56th Street, Philadelphia.

What's especially nice about this is it's not part of somebody's collection but so... normal, just parked in the street. Somebody's 'real car'.

The age of the houses behind it is right too.
 

Flivver

Practically Family
Messages
821
Location
New England
It's a 1951 model as indicated by the grille and side-trim details.

These were good solid (if un-exciting) cars. They were powered by L-head inline six and eight cylinder engines.

They were often driven by school teachers...in fact my 5th grade teacher drove one almost exactly like the one you picture. She bought it new and was still driving it in the early 1960s.

A new Pontiac General Manager, Bunkie Kneudsen, who arrived in 1956 turned Pontiac's stodgy image around. By 1959, the "Wide-Track Pontiac" was one of the most desired cars on the road.
 

David Conwill

Call Me a Cab
Messages
2,854
Location
Bennington, VT 05201
Very neat. The photo reminds me of Jalopnik's "DOTS" (Down On The Street") series of candid old-car photos from around Alemedia Island, CA. It's great to see one in its natural environment and with a little "patina."

Rampant decay is bad, but evidence of use is good. I like the British approach to auto restoration - restore it, use it, then restore it again.

-Dave
 

Flivver

Practically Family
Messages
821
Location
New England
Jack Armstrong said:
What's especially bad about it is that it's obviously deteriorating. If it were part of someone's collection, it wouldn't be returning to its component elements the way it is.

My guess is that it recently came out of storage looking like that. During the Korean War, the government mandated a reduction in the thickness of the chrome plating used on cars (rather than eliminate chrome entirely as was done in 1942). The result was that 1951-52 vehicles had thin chrome plating that rusted prematurely.

As a kid, I remember this level of rust being common on a '51 model by the late 1950s.
 

StraightEight

One of the Regulars
Messages
267
Location
LA, California
Nice find. Imagine how many frigid Christmases and sizzling Fourth of Julys that car has been through.
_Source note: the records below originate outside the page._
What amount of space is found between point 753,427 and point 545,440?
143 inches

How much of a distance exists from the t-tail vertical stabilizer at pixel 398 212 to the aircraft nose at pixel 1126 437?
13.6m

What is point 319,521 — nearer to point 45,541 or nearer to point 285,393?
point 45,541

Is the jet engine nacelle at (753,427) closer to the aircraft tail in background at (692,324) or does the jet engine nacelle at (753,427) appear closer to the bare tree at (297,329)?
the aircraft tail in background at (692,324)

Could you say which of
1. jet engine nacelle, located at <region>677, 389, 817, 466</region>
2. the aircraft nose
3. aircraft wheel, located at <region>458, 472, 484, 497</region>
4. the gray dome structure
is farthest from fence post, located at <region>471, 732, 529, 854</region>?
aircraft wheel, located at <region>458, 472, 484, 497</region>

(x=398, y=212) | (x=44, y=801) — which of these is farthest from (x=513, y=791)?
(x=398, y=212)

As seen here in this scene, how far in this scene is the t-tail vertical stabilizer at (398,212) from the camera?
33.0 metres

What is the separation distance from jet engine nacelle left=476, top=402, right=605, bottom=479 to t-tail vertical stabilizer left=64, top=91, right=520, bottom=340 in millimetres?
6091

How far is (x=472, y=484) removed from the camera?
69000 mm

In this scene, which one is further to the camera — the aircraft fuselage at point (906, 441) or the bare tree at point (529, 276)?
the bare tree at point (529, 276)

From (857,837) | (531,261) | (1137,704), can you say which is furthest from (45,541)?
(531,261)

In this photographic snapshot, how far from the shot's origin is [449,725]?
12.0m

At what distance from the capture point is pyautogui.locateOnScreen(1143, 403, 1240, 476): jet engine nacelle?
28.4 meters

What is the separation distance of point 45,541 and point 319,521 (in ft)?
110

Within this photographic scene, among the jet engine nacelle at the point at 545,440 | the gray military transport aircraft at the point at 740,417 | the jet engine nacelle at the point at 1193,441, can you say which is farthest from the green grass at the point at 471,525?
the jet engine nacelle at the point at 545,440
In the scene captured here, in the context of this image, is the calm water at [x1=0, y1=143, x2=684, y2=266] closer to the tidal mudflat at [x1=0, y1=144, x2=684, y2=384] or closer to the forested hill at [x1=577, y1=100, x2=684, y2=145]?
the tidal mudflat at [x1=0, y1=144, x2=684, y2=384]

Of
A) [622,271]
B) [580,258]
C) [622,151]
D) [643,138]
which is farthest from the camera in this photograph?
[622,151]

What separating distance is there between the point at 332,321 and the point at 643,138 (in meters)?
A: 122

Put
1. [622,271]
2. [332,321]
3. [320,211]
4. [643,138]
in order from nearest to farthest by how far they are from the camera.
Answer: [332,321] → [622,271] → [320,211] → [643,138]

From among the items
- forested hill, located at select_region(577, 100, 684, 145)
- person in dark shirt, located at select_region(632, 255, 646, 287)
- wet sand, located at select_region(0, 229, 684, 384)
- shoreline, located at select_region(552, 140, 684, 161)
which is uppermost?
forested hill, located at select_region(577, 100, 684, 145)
The factory full of people who built it is gone, its dealership is probably a strip mall, all the cars it shared the showroom with almost certainly went to the scrapper decades ago, and the person who it made smile when it was brand new and freshly waxed probably left this earth with barely a memory of it. The world it was made for has vanished, the one that replaced it much too fast, and now its value and usefulness is diminished by age and archaic technology. On that street it is all alone--except for the person who cares for it today. It isn't easy being a car.
 

David Conwill

Call Me a Cab
Messages
2,854
Location
Bennington, VT 05201
its value and usefulness is diminished by age and archaic technology.

That's nothing an overdrive and disc brakes won't cure! ;)

Seriously, though, very poetic and thought provoking.

To me the 1946 to 1954 period is the golden age of the American automobile, and this Pontiac and middle-priced makes like it are emblematic of the dream.